Take the lines from the one with "Between the white" through the end of the material below and repeat them exactly, dropping every picture.

■ Entries shown ■

# # # # #

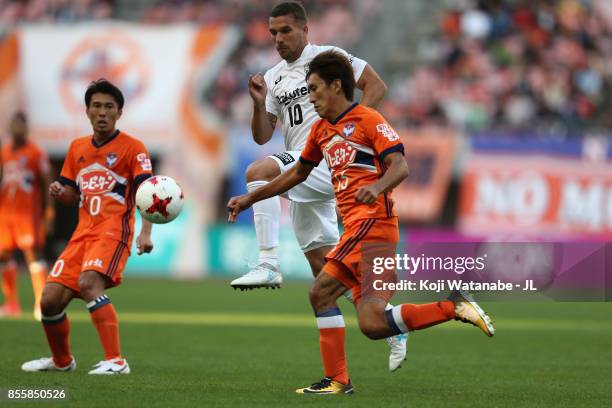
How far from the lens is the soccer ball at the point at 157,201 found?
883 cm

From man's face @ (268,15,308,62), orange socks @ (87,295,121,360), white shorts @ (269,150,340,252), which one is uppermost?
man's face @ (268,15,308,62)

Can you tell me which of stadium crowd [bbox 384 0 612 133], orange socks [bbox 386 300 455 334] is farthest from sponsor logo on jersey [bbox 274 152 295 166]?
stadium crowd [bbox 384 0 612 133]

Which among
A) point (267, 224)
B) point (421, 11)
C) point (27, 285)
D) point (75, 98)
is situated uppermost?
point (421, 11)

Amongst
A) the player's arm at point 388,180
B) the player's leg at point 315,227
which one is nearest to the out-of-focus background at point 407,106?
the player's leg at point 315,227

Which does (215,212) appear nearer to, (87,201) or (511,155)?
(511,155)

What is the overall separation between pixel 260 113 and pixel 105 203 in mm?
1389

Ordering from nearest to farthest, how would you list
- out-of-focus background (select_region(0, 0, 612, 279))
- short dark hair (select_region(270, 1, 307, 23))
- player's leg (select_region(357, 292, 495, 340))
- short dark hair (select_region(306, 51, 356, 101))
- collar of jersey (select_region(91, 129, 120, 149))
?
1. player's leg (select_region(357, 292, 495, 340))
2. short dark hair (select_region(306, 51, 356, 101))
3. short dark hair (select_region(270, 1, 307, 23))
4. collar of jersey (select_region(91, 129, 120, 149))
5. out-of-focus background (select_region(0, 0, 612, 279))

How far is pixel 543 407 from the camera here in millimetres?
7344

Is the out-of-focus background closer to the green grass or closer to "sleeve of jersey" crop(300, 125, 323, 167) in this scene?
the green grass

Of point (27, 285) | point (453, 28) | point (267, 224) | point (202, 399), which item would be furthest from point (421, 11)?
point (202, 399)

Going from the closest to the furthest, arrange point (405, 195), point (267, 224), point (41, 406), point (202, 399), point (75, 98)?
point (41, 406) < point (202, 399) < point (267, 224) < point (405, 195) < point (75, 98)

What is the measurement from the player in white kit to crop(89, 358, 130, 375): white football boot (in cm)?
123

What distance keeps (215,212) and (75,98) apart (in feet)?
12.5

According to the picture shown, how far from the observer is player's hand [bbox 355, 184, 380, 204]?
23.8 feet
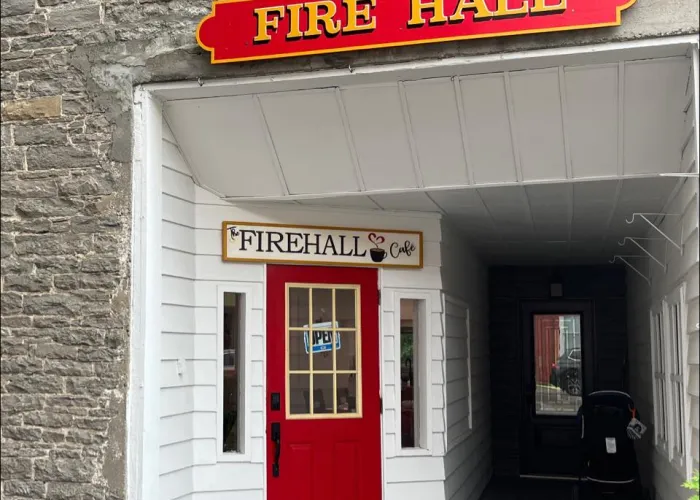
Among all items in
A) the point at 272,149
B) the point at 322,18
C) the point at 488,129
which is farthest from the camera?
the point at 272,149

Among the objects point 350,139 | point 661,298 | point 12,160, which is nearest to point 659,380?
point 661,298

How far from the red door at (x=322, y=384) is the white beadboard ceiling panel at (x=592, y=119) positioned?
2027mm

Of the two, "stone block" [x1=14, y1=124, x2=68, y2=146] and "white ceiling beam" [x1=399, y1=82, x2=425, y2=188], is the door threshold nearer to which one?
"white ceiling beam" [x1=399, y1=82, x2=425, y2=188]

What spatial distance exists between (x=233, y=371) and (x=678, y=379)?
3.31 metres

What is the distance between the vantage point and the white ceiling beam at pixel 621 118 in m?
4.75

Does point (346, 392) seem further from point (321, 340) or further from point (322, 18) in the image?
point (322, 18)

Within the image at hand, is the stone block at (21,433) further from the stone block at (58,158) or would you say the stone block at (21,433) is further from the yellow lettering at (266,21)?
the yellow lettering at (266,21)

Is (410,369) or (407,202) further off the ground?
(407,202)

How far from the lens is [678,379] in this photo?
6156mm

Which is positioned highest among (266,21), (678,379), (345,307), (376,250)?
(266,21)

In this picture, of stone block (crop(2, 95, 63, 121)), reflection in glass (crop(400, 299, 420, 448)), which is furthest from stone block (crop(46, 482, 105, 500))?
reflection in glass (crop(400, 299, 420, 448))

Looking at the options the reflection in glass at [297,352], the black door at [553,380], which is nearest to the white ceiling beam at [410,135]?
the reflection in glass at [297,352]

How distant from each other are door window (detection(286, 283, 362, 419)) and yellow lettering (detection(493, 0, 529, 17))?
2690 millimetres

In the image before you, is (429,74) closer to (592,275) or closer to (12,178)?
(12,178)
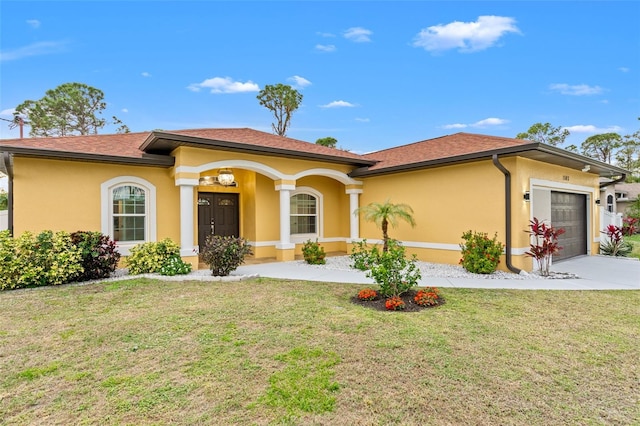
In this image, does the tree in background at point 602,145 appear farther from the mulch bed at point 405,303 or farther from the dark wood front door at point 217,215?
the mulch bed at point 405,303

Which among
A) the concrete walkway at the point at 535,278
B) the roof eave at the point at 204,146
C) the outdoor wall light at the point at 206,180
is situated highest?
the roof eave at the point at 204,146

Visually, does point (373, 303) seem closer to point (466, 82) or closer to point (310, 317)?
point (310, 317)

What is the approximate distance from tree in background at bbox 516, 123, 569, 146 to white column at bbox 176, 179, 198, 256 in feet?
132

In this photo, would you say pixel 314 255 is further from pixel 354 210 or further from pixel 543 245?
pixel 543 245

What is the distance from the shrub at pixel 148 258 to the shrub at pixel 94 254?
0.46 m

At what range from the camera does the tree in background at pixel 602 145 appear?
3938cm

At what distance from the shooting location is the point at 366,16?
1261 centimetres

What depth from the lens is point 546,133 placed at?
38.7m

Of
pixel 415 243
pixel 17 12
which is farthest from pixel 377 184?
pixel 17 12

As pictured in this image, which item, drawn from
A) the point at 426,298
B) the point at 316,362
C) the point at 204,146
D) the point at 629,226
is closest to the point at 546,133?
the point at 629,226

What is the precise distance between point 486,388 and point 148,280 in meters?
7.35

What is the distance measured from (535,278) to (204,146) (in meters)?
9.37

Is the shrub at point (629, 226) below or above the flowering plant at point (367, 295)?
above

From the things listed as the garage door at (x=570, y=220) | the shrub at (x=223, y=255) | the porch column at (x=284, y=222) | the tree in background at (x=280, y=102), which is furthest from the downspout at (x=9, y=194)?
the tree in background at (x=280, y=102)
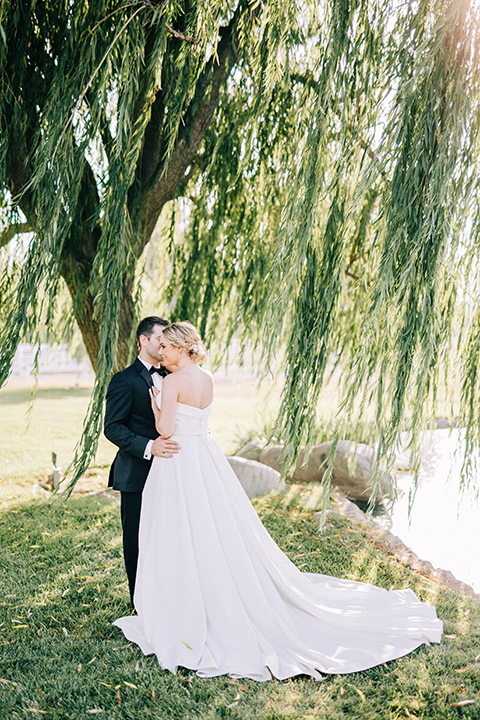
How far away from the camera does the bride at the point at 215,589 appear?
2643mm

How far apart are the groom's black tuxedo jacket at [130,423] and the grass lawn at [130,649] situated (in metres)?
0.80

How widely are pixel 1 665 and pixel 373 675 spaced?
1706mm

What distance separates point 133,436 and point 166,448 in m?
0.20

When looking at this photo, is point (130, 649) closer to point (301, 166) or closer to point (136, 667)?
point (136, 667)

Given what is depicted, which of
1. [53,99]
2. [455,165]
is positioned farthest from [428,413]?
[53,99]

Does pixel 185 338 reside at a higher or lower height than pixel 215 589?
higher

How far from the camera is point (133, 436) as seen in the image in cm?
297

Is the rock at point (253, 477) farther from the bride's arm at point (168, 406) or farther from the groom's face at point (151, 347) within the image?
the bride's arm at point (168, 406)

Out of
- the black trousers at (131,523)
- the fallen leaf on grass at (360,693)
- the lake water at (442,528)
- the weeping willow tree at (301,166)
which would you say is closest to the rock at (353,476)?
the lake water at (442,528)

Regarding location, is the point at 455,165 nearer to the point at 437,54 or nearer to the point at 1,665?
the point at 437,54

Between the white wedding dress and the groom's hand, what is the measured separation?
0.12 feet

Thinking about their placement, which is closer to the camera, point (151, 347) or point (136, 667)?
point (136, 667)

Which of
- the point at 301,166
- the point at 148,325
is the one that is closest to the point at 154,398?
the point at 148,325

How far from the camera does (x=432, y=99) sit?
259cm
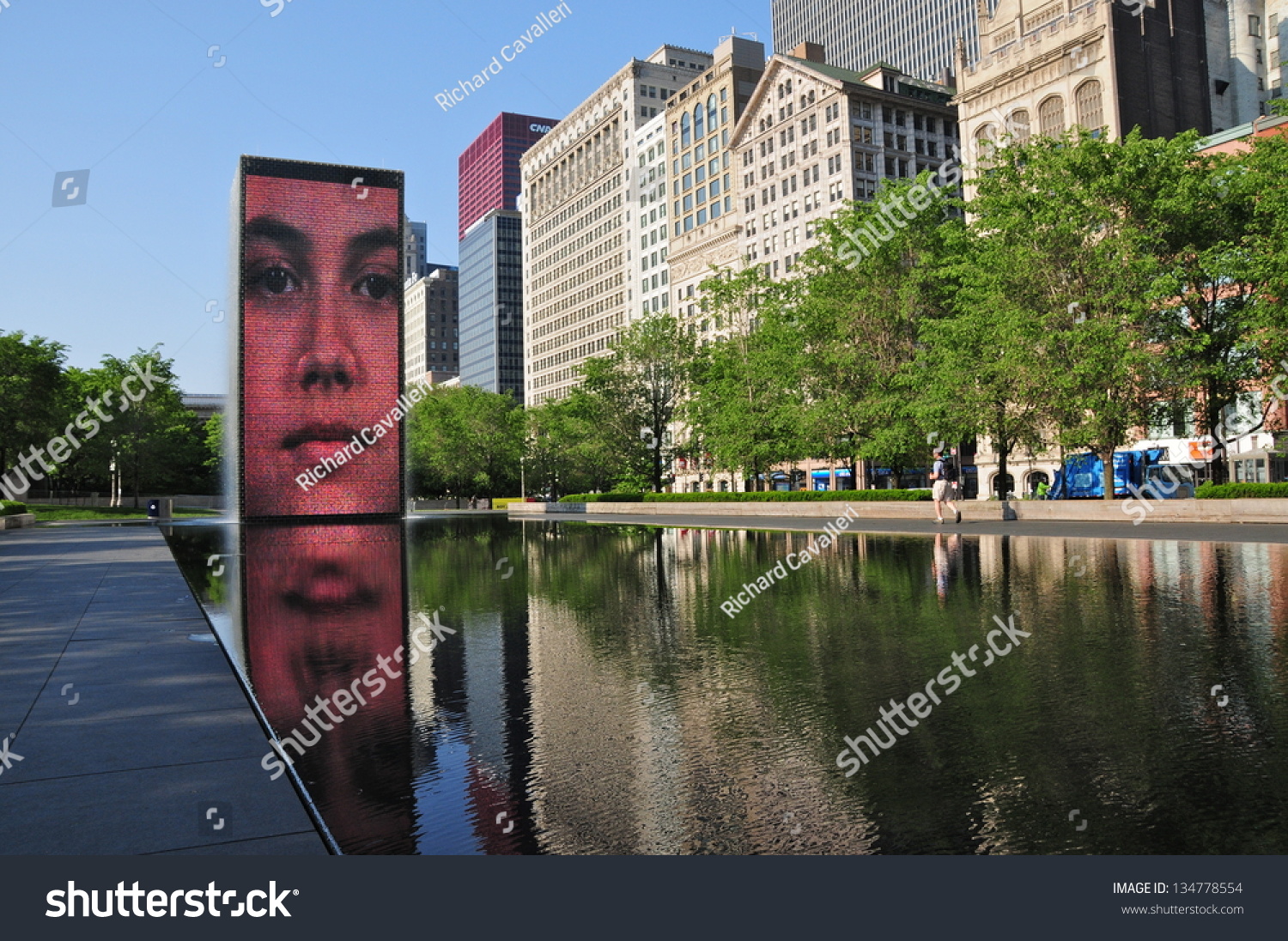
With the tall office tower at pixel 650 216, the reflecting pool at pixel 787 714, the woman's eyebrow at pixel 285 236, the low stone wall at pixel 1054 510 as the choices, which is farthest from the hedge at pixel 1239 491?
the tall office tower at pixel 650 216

# # # # #

■ Result for this task ■
Between the white wedding dress and the groom's hand, what is the measured separation?
0.12 feet

Thinking about their placement, which is closer to the camera, point (151, 347) or point (136, 667)?
point (136, 667)

Which of
- the point at 301,166
- the point at 148,325
is the one that is closest to the point at 154,398?
the point at 148,325

How far from the camera does (x=432, y=99) sit?
259cm
With the tall office tower at pixel 650 216, the reflecting pool at pixel 787 714, the woman's eyebrow at pixel 285 236, the low stone wall at pixel 1054 510 as the choices, which is farthest from the hedge at pixel 1239 491?
the tall office tower at pixel 650 216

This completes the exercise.